# 第7回講義 宿題

## 課題
RNNを用いてIMDbのsentiment analysisを実装してみましょう。

ネットワークの形などは特に制限を設けませんし、今回のLessonで扱った内容以外の工夫も組み込んでもらって構いません。

## 目標値
F値：0.9

## ルール
- 以下のセルで指定されている`x_train, t_train`以外の学習データは使わないでください。

## 提出方法
- 2つのファイルを提出していただきます。
  1. テストデータ (x_test) に対する予測ラベルを`submission_pred.csv`として保存し、Homeworkタブから**chap07**を選択して提出してください。
  2. それに対応するpythonのコードを`submission_code.py`として保存し、Homeworkタブから**chap07 (code)**を選択して提出してください。
    - セルに書いたコードを.py形式で保存するためには%%writefileコマンドなどを利用してください。
    - writefileコマンドではファイルの保存のみが行われセル内のpythonコード自体は実行されません。そのため、実際にコードを走らせる際にはwritefileコマンドをコメントアウトしてください


- コードの内容を変更した場合は、1と2の両方を提出し直してください。

- なお、採点は1で行い、2はコードの確認用として利用します。(成績優秀者はコード内容を公開させていただくかもしれません。)

- **宿題の締め切りは【出題週の翌週水曜日24時】です。**

## 評価方法

- 予測ラベルの（`t_test`に対する）F値で評価します。
- 毎日24時にテストデータの一部に対するF値でLeader Boardを更新します。
- 締切日の夜24時にテストデータ全体に対するF値でLeader Boardを更新します。これを最終的な評価とします。

## データの読み込み（このセルは修正しないでください）

In [3]:
import numpy as np

def load_dataset():
    # 学習データ
    x_train = np.load('/root/userspace/public/chap07/data/x_train.npy')
    t_train = np.load('/root/userspace/public/chap07/data/t_train.npy')
    
    # テストデータ
    x_test = np.load('/root/userspace/public/chap07/data/x_test.npy')

    return (x_train, x_test, t_train)

x_train, x_test, t_train = load_dataset()
::::::
上にあるRNNの感情分析の宿題の文章を、最後の行のあとから書き続けてください。

空間推論データセットの抜粋:
::::::
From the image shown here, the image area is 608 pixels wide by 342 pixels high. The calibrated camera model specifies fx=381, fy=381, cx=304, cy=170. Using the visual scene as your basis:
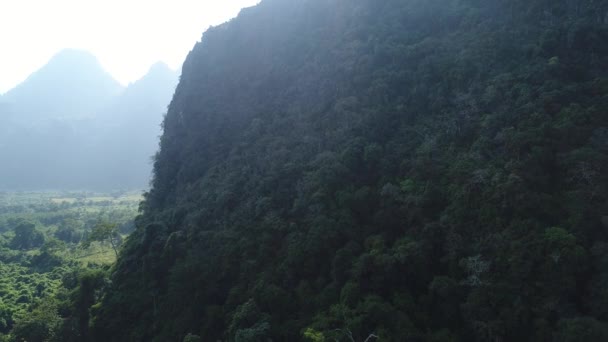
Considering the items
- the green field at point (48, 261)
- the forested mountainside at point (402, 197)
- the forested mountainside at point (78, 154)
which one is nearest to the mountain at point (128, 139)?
the forested mountainside at point (78, 154)

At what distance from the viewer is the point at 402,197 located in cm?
2388

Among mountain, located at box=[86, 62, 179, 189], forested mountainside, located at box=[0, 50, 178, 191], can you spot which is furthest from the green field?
mountain, located at box=[86, 62, 179, 189]

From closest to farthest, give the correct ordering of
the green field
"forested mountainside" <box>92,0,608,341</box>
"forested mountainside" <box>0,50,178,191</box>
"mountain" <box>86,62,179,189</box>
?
"forested mountainside" <box>92,0,608,341</box> < the green field < "forested mountainside" <box>0,50,178,191</box> < "mountain" <box>86,62,179,189</box>

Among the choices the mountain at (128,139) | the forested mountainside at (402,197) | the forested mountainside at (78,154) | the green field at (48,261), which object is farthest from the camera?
the mountain at (128,139)

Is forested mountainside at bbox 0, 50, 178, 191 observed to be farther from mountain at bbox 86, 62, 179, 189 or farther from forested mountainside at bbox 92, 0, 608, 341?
forested mountainside at bbox 92, 0, 608, 341

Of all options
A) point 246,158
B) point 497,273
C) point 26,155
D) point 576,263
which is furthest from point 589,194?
point 26,155

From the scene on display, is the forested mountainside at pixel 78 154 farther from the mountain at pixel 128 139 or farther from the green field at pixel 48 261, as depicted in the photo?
the green field at pixel 48 261

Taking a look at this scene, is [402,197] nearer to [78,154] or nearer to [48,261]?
[48,261]

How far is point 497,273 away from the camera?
58.7ft

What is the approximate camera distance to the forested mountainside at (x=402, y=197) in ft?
58.3

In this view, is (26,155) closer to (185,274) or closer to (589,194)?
(185,274)

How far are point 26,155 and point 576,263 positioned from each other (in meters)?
182

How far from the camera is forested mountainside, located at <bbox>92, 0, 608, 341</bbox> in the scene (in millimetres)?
17766

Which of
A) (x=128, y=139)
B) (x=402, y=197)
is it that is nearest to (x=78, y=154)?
(x=128, y=139)
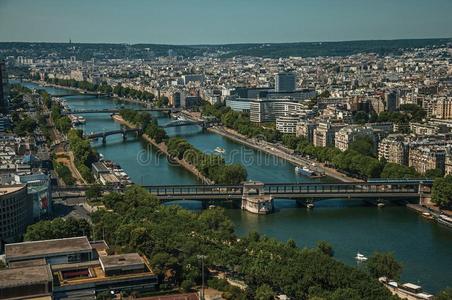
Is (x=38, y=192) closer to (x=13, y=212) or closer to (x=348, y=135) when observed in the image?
(x=13, y=212)

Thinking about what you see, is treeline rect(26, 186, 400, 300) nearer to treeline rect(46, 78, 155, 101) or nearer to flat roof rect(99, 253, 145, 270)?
flat roof rect(99, 253, 145, 270)

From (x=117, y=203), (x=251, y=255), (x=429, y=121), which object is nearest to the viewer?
(x=251, y=255)

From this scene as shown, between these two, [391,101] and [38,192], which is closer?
[38,192]

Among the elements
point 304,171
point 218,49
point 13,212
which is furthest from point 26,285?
point 218,49

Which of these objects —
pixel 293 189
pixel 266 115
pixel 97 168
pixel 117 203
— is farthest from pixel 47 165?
pixel 266 115

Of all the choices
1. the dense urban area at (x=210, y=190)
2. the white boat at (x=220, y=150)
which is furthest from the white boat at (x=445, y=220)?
the white boat at (x=220, y=150)

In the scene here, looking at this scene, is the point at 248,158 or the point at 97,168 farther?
the point at 248,158

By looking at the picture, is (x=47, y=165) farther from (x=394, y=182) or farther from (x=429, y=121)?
(x=429, y=121)
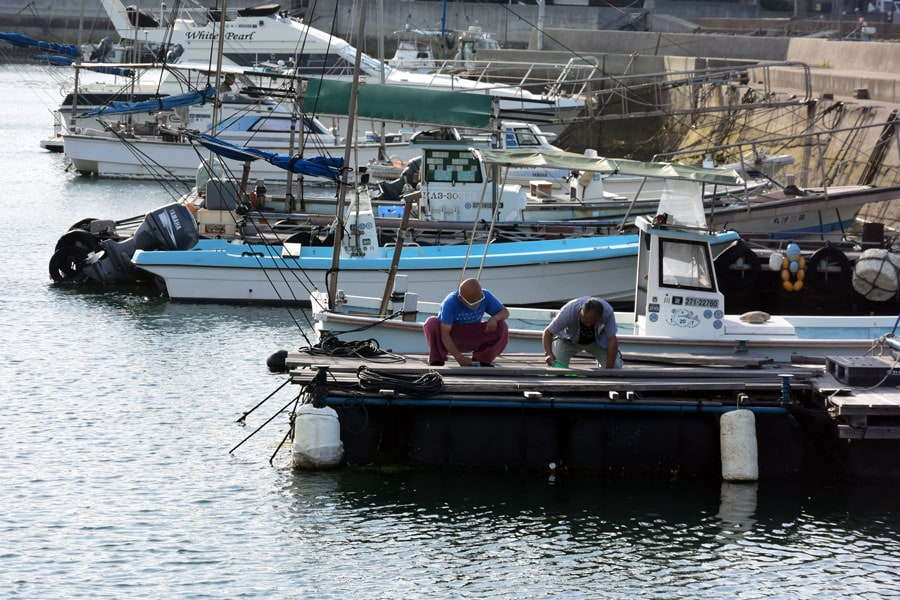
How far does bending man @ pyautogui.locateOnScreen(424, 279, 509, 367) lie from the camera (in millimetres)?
13281

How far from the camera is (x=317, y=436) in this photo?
12586mm

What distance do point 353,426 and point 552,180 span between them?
17932 millimetres

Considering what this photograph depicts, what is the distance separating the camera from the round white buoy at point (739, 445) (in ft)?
41.1

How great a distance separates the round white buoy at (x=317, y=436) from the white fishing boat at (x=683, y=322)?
198 centimetres

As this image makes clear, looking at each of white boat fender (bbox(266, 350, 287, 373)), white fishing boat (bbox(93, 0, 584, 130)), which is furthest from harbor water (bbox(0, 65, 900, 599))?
white fishing boat (bbox(93, 0, 584, 130))

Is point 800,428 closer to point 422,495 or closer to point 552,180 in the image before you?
point 422,495

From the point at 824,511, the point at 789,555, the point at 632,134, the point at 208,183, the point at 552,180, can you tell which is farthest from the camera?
the point at 632,134

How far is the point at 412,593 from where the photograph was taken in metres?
10.4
::::::
> 解答
## 実装

In [25]:
y_pred = []
t_valid = []

In [4]:
#%%writefile /root/userspace/chap07/materials/submission_code.py
import tensorflow as tf
from sklearn.model_selection import train_test_split
from sklearn.metrics import f1_score
from keras.preprocessing.sequence import pad_sequences

"""
# trainデータを長さ順にソート
x_train_lens = [len(com) for com in x_train]
sorted_train_indexes = sorted(range(len(x_train_lens)), key=lambda x: -x_train_lens[x])

x_train = [x_train[ind] for ind in sorted_train_indexes]
t_train = [t_train[ind] for ind in sorted_train_indexes]
"""

def tf_log(x):
    return tf.log(tf.clip_by_value(x, 1e-10, x))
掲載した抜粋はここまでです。